Net-Burn   (burning.X)

A fishing net is knit from N knots (3 <= N <= 100), labeled 1..N,
and M fibers (3 <= M <= 6,000), each with a positive integer length
Li (1 <= Li <= 1,000). Each fiber runs between two different knots.
Two or more fibers might run between the same pair of knots.

The net is to be set on fire starting at a knot of your choice. A
fire started at any knot will eventually spread throughout the net
and burn all of it. When set on fire, each fiber burns at the uniform
rate of one unit of length per second.

Each knot burns completely in D seconds, where D is the number of
fibers connected to it. A fiber starts burning at one of its ends
when the knot at that end has completely burned. A knot starts to
burn when any fiber attached to it has completely burned.

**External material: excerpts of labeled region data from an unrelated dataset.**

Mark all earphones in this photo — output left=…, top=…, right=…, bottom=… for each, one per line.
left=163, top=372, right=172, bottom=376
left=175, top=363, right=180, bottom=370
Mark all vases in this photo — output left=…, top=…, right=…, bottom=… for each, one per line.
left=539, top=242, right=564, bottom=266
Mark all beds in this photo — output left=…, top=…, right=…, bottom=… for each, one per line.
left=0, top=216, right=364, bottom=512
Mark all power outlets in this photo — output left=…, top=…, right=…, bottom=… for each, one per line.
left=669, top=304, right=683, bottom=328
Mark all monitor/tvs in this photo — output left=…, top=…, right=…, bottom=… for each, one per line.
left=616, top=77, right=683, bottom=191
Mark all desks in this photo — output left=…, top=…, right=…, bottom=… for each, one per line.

Find the minimum time to burn the entire net.

PROBLEM NAME: burning

INPUT FORMAT:

* Line 1: Two space-separated integers, N and M

* Lines 2..M+1: Each line describes a fiber using three
        space-delimited integers, respectively, the numbers of the two
        knots it connects and its length

SAMPLE INPUT:

3 4
1 2 6
1 3 4
2 1 2
3 2 5

OUTPUT FORMAT:

* Line 1: A single line with the minimum time-to-burn expressed as an
        number with exactly one decimal place.

SAMPLE OUTPUT:

11.0